Inspection Readiness: What Evidence to Show

Successful investigations into fill volume variability translate to being inspection-ready. For regulatory compliance, the following documentation should be readily available:

  • Records of Symptoms and Initial Response: Document all findings related to the symptoms observed and the immediate actions taken.
  • Investigation Records: Include findings from data collected, root cause analyses, and team discussions to show a thorough investigative process.
  • CAPA Documentation: Ensure that all corrective and preventive actions are recorded, complete with timelines, responsible parties, and evidence of implementation.
  • Ongoing Monitoring Results: Show evidence of control metrics and trends established post-CAPA implementation, which provide data supporting continuous compliance.
  • Change Control Records: Keep organized documentation of any change processes that arose from the investigation and subsequent responses.
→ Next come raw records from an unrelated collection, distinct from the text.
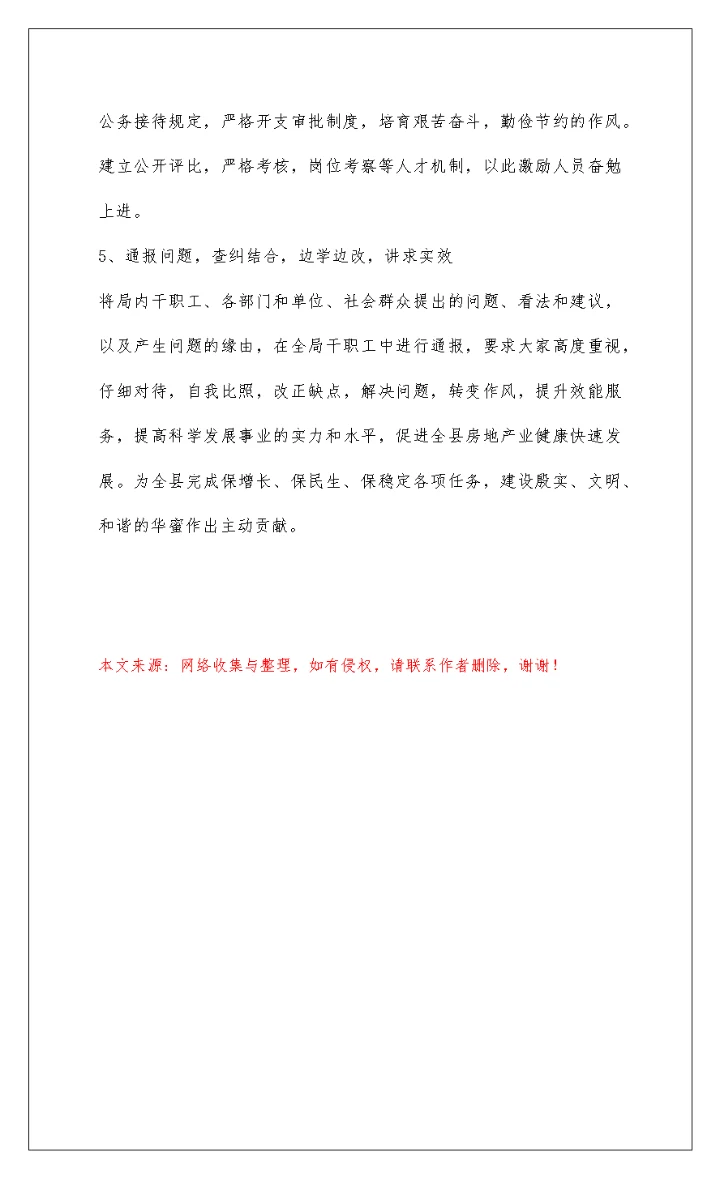 公务接待规定，严格开支审批制度，培育艰苦奋斗，勤俭节约的作风。建立公开评比，严格考核，岗位考察等人才机制，以此激励人员奋勉上进。

5、通报问题，查纠结合，边学边改，讲求实效

将局内干职工、各部门和单位、社会群众提出的问题、看法和建议，以及产生问题的缘由，在全局干职工中进行通报，要求大家高度重视，仔细对待，自我比照，改正缺点，解决问题，转变作风，提升效能服务，提高科学发展事业的实力和水平，促进全县房地产业健康快速发展。为全县完成保增长、保民生、保稳定各项任务，建设殷实、文明、和谐的华蜜作出主动贡献。

本文来源：网络收集与整理，如有侵权，请联系作者删除，谢谢！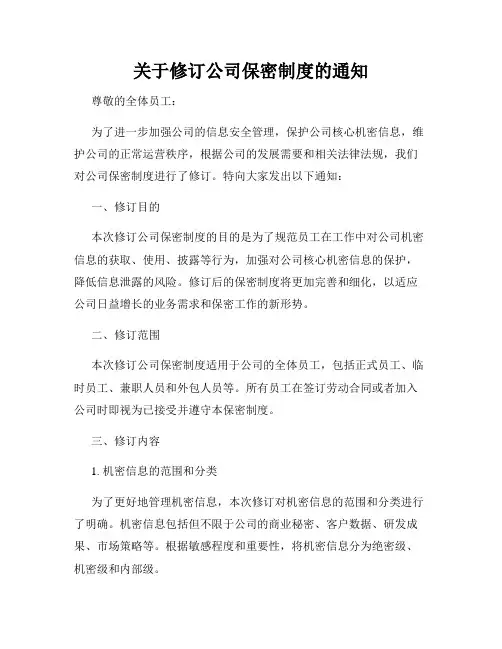 关于修订公司保密制度的通知

尊敬的全体员工：

为了进一步加强公司的信息安全管理，保护公司核心机密信息，维护公司的正常运营秩序，根据公司的发展需要和相关法律法规，我们对公司保密制度进行了修订。特向大家发出以下通知：

一、修订目的

本次修订公司保密制度的目的是为了规范员工在工作中对公司机密信息的获取、使用、披露等行为，加强对公司核心机密信息的保护，降低信息泄露的风险。修订后的保密制度将更加完善和细化，以适应公司日益增长的业务需求和保密工作的新形势。

二、修订范围

本次修订公司保密制度适用于公司的全体员工，包括正式员工、临时员工、兼职人员和外包人员等。所有员工在签订劳动合同或者加入公司时即视为已接受并遵守本保密制度。

三、修订内容

1. 机密信息的范围和分类

为了更好地管理机密信息，本次修订对机密信息的范围和分类进行了明确。机密信息包括但不限于公司的商业秘密、客户数据、研发成果、市场策略等。根据敏感程度和重要性，将机密信息分为绝密级、机密级和内部级。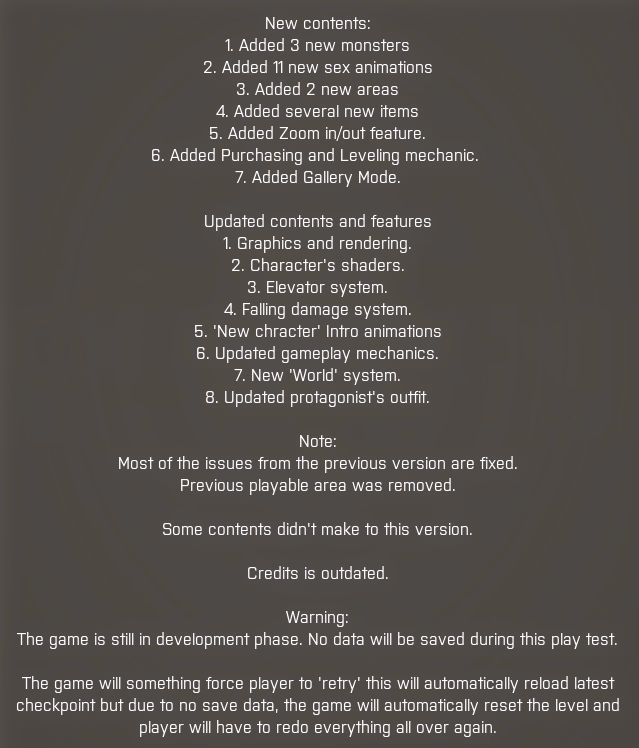 New contents:
1. Added 3 new monsters
2. Added 11 new sex animations
3. Added 2 new areas
4. Added several new items
5. Added Zoom in/out feature.
6. Added Purchasing and Leveling mechanic.
7. Added Gallery Mode.

Updated contents and features
1. Graphics and rendering.
2. Character's shaders.
3. Elevator system.
4. Falling damage system.
5. 'New chracter' Intro animations
6. Updated gameplay mechanics.
7. New 'World' system.
8. Updated protagonist's outfit.

Note:
Most of the issues from the previous version are fixed.
Previous playable area was removed.

Some contents didn't make to this version.

Credits is outdated.

Warning:
The game is still in development phase. No data will be saved during this play test.

The game will something force player to 'retry' this will automatically reload latest checkpoint but due to no save data, the game will automatically reset the level and player will have to redo everything all over again.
This evidentiary base will facilitate smoother audits and inspections from regulatory agencies.

FAQs

What is fill volume variability?

Fill volume variability refers to inconsistencies in the amount of product dispensed during the filling process. It can lead to OOS results if not managed correctly.

Why does fill volume variability occur?

Variability can occur due to numerous factors including equipment malfunction, material inconsistencies, operator errors, or environmental changes.

How can statistical process control help?

Statistical Process Control (SPC) helps monitor production processes, allowing real-time detection of out-of-spec fill volumes and prompting immediate corrective actions.

What should be included in a CAPA plan?

A comprehensive CAPA plan should include detailed corrections, corrective actions addressing root causes, and preventive measures to safeguard against future occurrences.

When should re-validation occur?

Re-validation is necessary whenever significant changes are made to equipment, processes, or materials that might impact product quality.

What are consequences of unresolved fill volume variability?

Unresolved issues can lead to regulatory non-compliance, product recalls, lost consumer trust, and detrimental impacts on patient safety.

How can team training reduce variability?

Continuous training keeps operators informed of the latest procedures, standards, and best practices, helping to minimize human errors that contribute to variability.

How often should monitoring data be reviewed?

Monitoring data should be reviewed regularly, recommended on a batch-to-batch basis and through trend analysis during routine quality meetings.